So, in conclusion, I don’t see myself being a Mommy anytime soon. Even when I have my moments where I think of adoption, wistfully… the truth is I will never really go through with that. Because a much larger portion of my heart and brain says NO WAY to the kid thing. It’s just not part of my vision for the rest of my life… it’s just how I turned out, I guess.


5 responses »

  1. There was a very long period of time where I had no interest in having children (basically, the entire first 30 years of my life). It wasn’t until I met R that I could actually conceive of conceiving. I used to tell my Mom that I didn’t want kids because people were assholes. Her response was “If only the assholes keep having kids, it’ll never get better”. So Bella is my attempt at a better future. To raise a child who is loving, caring and accepting; respectful and empathetic. I don’t think everyone should have kids and don’t blame anyone who doesn’t want to. Being a mother is both the most rewarding and the most difficult thing I’ve ever done. There’s no down time and it’s exhausting. But I didn’t know how much love I had in my heart until Bella came into my life and now I never want to be without her (well, except for brief sanity breaks).

  2. Well said, M. I do wonder if I’d feel differently if I met someone I could actually feel the need to have children with… up until now, anyway, that’s never happened. I can’t really recognize that feeling yet. Maybe I never will…? I don’t know for sure. It would be nice, because, like you, I don’t want this world to be just a massive mess of assholes! I like to think I could help raise someone who can be good for the world.

    All it takes is for me to watch Idiocracy to think, again: “This movie is so true. The smarter people aren’t having kids; just the morons. I fit in with the smarter people (for the most part! LOL) and so I really *should* have a kid, so the gene pool doesn’t turn ALL stupid in the future. I feel guilty and selfish that I have not have a child yet and might have missed my fertility window.”

§ **EXERCISE DIRECTIONS**:
In the text about not wanting children, which movie makes the writer of the second reply think that smarter people aren't having kids?

[Records from a data collection]
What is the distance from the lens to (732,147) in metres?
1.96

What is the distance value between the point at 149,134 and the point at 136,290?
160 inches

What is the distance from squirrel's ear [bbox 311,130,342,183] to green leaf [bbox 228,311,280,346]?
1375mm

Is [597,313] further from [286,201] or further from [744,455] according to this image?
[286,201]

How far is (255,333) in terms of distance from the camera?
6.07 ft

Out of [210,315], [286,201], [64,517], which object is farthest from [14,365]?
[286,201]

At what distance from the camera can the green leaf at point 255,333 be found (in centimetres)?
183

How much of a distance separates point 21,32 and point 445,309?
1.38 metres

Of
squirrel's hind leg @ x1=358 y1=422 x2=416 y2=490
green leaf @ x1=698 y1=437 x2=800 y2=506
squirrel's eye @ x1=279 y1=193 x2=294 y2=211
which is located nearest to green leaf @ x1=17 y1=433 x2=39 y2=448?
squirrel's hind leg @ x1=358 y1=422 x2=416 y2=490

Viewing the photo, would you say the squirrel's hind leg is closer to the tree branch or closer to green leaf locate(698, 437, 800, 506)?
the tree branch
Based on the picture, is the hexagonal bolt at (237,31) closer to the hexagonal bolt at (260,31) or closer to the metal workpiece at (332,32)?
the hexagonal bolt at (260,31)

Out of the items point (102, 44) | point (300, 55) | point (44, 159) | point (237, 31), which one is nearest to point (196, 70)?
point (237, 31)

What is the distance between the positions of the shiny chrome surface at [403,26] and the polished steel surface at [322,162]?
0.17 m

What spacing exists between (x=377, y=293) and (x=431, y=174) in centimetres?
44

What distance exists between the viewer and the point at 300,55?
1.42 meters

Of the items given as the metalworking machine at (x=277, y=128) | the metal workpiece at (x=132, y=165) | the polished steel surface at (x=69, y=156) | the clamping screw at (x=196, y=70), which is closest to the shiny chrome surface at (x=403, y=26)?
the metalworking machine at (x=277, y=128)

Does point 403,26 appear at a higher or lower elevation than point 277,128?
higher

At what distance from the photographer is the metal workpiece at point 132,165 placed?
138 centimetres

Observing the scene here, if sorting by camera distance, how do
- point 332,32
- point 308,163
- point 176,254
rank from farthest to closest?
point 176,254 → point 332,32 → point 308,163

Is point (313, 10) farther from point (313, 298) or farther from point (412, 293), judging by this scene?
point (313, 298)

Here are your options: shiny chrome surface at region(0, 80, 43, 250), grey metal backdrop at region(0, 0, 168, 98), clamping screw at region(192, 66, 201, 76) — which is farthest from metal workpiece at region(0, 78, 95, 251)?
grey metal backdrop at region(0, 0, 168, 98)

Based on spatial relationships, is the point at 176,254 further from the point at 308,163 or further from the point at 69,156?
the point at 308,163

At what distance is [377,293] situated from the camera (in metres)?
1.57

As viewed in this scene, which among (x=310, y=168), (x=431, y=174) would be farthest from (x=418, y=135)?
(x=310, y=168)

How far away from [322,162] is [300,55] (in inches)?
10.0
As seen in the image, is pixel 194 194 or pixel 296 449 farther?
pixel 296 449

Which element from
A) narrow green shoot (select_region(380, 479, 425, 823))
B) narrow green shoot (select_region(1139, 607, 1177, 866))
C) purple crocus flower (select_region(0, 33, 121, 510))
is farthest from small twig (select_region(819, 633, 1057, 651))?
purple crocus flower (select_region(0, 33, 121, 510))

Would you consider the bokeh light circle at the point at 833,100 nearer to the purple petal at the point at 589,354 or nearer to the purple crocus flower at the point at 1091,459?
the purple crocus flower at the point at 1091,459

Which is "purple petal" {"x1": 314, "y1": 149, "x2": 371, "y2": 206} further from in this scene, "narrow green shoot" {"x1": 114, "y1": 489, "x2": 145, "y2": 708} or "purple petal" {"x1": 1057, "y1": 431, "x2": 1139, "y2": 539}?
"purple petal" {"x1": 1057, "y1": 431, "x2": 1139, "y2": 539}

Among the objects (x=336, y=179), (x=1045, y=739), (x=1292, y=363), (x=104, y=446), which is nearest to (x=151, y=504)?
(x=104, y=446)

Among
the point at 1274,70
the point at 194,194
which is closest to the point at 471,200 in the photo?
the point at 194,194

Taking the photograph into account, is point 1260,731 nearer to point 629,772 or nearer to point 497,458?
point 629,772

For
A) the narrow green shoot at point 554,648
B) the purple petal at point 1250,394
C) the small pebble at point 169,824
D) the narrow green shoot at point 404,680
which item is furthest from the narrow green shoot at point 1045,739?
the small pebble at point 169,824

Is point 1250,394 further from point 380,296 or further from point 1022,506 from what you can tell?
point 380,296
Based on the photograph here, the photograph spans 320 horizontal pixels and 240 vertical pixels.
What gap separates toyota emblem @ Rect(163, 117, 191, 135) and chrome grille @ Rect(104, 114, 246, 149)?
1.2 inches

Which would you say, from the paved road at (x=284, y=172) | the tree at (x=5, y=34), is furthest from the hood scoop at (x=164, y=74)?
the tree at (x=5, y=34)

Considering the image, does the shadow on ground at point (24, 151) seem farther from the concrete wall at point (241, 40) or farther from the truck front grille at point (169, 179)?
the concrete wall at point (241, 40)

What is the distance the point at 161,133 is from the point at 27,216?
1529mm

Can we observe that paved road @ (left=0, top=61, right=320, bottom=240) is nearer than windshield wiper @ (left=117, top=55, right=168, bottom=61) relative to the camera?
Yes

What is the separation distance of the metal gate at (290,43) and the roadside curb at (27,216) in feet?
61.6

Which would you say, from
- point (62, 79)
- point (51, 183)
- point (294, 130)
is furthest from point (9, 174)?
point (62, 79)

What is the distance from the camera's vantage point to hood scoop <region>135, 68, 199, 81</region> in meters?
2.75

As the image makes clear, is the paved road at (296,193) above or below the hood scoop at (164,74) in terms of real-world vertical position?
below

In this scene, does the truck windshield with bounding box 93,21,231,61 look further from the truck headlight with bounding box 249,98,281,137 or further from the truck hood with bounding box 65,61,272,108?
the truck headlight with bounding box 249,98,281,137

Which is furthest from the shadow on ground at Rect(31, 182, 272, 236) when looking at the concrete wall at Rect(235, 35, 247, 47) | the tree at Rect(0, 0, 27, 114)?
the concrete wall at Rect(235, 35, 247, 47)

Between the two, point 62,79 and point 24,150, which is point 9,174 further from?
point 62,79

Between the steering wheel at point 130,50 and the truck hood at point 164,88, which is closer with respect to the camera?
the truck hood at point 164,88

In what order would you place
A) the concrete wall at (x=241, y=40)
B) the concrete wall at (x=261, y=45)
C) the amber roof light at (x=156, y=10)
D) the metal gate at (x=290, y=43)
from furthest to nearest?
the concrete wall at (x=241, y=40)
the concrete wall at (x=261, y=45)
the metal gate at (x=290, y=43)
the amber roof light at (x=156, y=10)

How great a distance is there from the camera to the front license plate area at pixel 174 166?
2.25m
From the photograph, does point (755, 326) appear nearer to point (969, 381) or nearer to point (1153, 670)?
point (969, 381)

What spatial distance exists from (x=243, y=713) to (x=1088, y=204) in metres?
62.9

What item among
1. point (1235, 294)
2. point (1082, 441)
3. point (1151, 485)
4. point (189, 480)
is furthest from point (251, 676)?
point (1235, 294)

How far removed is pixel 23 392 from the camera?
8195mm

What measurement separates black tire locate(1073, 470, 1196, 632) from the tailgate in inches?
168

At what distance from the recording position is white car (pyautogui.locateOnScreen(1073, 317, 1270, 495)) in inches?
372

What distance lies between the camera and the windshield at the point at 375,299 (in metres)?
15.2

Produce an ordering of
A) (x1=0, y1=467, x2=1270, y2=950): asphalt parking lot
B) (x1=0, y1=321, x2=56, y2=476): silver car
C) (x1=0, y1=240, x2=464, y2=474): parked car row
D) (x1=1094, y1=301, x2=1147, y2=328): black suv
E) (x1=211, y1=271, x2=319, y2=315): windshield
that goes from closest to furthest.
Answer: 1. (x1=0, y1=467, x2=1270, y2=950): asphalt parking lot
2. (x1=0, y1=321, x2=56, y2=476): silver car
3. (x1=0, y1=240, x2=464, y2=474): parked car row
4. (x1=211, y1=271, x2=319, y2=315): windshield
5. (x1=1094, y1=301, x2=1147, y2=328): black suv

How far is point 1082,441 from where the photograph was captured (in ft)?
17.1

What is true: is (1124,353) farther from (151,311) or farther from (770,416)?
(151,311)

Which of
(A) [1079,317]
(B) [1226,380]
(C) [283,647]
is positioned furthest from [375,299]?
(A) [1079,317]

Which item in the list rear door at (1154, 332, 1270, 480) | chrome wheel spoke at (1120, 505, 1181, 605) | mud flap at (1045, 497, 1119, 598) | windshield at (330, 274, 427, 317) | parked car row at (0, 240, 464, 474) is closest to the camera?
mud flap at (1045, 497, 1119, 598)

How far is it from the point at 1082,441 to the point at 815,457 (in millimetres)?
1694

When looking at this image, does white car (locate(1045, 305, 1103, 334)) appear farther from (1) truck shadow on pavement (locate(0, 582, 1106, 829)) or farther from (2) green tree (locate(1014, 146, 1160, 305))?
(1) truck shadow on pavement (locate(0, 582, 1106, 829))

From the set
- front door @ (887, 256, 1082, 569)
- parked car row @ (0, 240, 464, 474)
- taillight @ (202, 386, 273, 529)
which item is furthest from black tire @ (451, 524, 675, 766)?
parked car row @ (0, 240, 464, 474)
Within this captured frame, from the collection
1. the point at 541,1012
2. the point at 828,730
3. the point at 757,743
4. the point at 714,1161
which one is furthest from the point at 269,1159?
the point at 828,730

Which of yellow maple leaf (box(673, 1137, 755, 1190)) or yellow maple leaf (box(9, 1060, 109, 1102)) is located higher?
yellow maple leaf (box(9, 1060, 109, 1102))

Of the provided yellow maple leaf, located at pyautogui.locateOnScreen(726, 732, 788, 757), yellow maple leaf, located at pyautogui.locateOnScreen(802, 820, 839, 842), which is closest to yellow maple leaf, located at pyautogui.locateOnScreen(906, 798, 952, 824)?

§ **TASK RESULT**:
Idiocracy